▶ _Goal_: Set down word for word the stretch of the satellite wildlife-monitoring text below that runs from "The use of remote" up to and including "research and exploration.".

▶ _Page_:

:::

This means that the distance from on pixel to the other is 0.46m on Earth. These images can reveal the presence of whales, even in vast and remote ocean areas. With Remote Sensing data it is possible to identify different species based on their size, shape, and other distinctive features and even individual animals can be distinguished. This technology has significantly improved our ability to monitor whale populations, their migration patterns, and changes in their behaviour. It has also been instrumental in conservation efforts, as it allows for the timely detection of threats to these creatures, such as illegal whaling activities or changes in their habitats.

Several projects have successfully employed this technology. For instance, the SpaceWhale project by BioConsult SH and the research conducted by Whale Seeker have made significant strides in this area. These initiatives have not only contributed to our understanding of whales but have also proven the potential of remote sensing technology in wildlife conservation.

Further reading:

• Southern right whale survey in New Zealand

• Detecting Whales from Space: the development of a powerful monitoring tool!

• New satellite imagery first to identify endangered Gulf of St. Lawrence North Atlantic right whale from space

• Satellites Helping the Right Whale

Detecting Remote Penguin Colonies

Scientists have leveraged the power of satellite imagery to reveal nearly twice the number of Emperor penguins in Antarctica than previously thought. The images are so detailed that they allow scientists to monitor the presence of thousands of penguins. Not by counting each penguin individually, they are too small to show up in satellite images, but by looking at their poo (guano). Penguins leaf big brownish stains on the ice which are easy to identify. These patches allow scientists to estimate the population of the colonies.

The use of remote sensing in detecting remote penguin colonies exemplifies the innovative ways in which this technology is being used. It not only aids in wildlife conservation but also opens up new avenues for research and exploration.

:::

▶ _Stored data_:
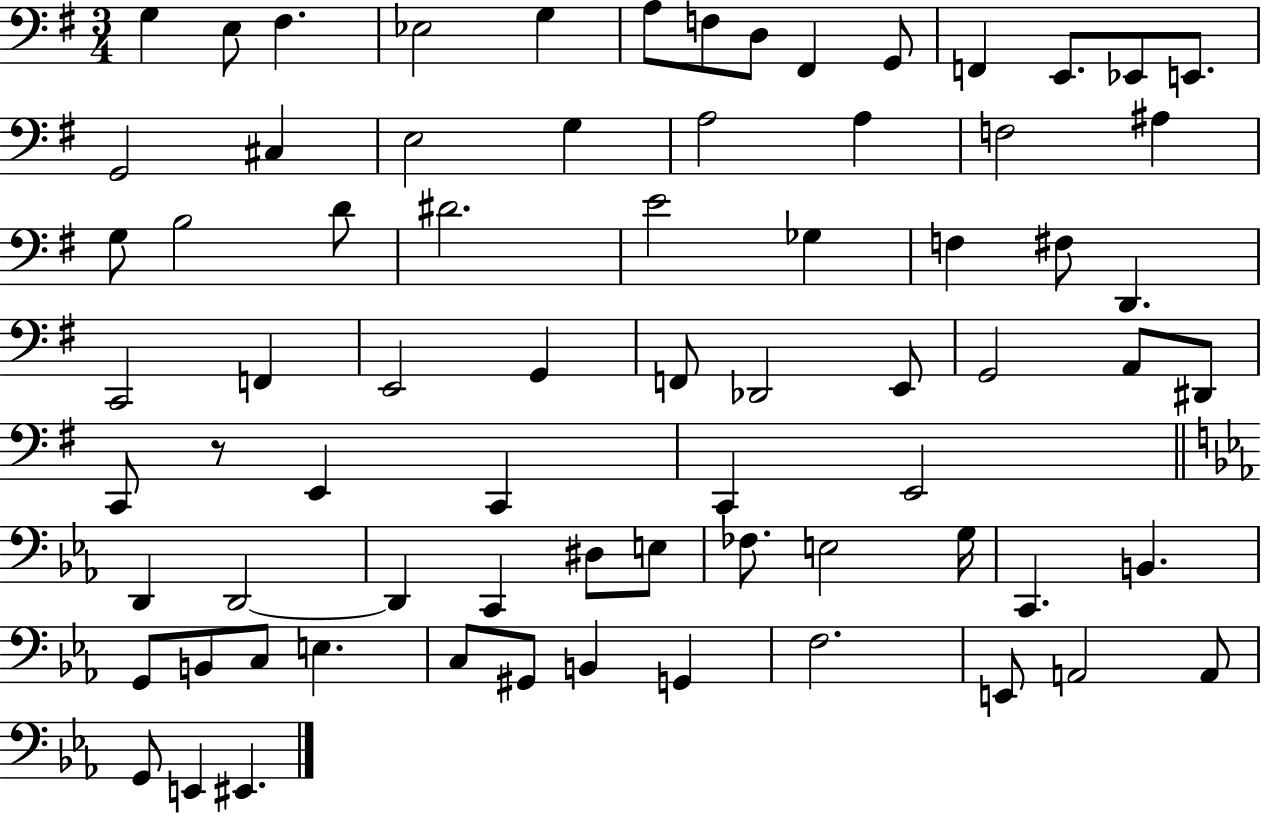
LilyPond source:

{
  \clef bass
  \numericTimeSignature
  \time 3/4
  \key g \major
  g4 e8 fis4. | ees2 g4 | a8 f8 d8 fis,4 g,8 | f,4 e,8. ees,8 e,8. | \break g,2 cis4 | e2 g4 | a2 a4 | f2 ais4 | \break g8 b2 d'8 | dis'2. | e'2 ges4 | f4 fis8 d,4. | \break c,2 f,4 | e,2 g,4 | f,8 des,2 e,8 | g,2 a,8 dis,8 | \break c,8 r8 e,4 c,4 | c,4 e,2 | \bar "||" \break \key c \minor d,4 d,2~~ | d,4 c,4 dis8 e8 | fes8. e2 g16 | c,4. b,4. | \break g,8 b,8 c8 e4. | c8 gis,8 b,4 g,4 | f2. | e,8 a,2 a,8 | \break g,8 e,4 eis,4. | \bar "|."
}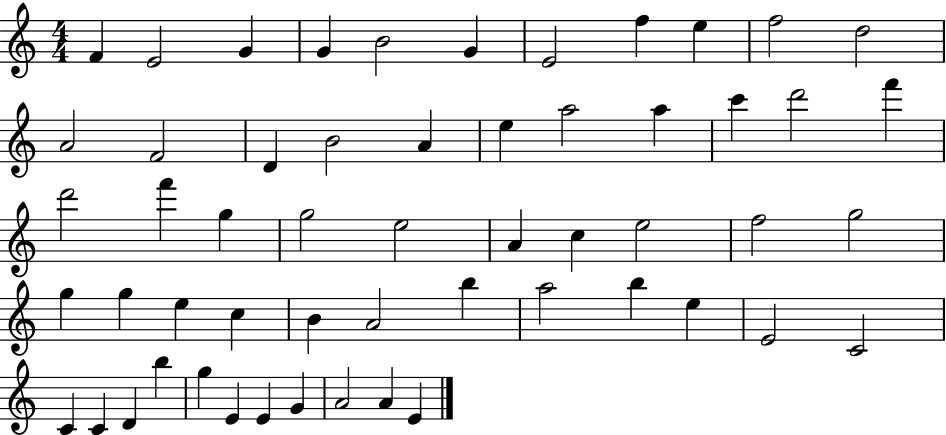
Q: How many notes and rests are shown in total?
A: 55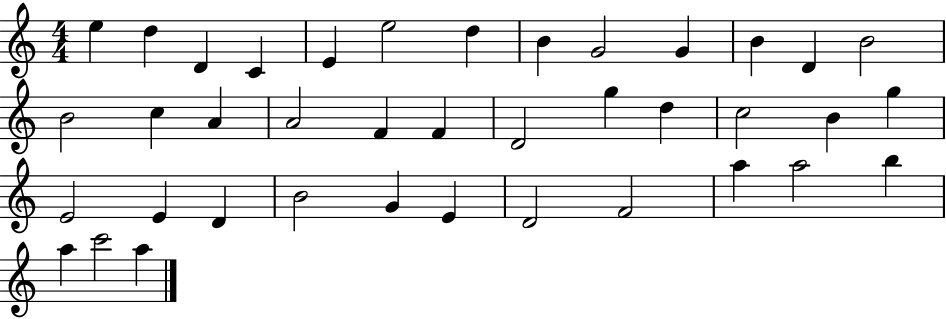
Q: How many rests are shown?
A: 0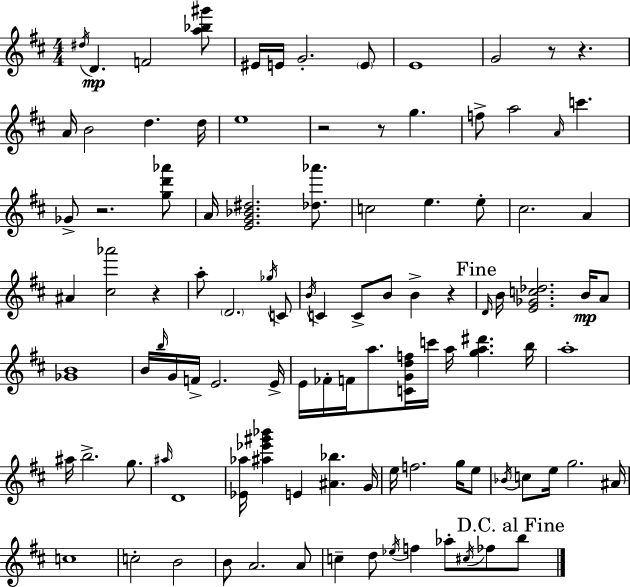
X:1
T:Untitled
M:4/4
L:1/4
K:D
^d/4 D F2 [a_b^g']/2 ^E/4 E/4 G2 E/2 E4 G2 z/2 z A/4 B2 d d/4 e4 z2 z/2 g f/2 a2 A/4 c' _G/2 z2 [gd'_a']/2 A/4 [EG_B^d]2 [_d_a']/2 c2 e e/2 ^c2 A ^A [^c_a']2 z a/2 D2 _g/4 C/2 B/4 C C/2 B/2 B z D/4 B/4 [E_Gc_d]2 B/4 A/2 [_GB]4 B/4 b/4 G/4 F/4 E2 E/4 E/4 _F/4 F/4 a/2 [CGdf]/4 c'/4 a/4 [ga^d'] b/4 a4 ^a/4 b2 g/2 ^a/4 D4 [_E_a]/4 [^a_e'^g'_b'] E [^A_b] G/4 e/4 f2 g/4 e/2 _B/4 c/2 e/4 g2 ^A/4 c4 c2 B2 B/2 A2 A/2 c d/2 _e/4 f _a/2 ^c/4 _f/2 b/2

:::

▶ _Exercise result_:
The use of remote sensing in detecting remote penguin colonies exemplifies the innovative ways in which this technology is being used. It not only aids in wildlife conservation but also opens up new avenues for research and exploration.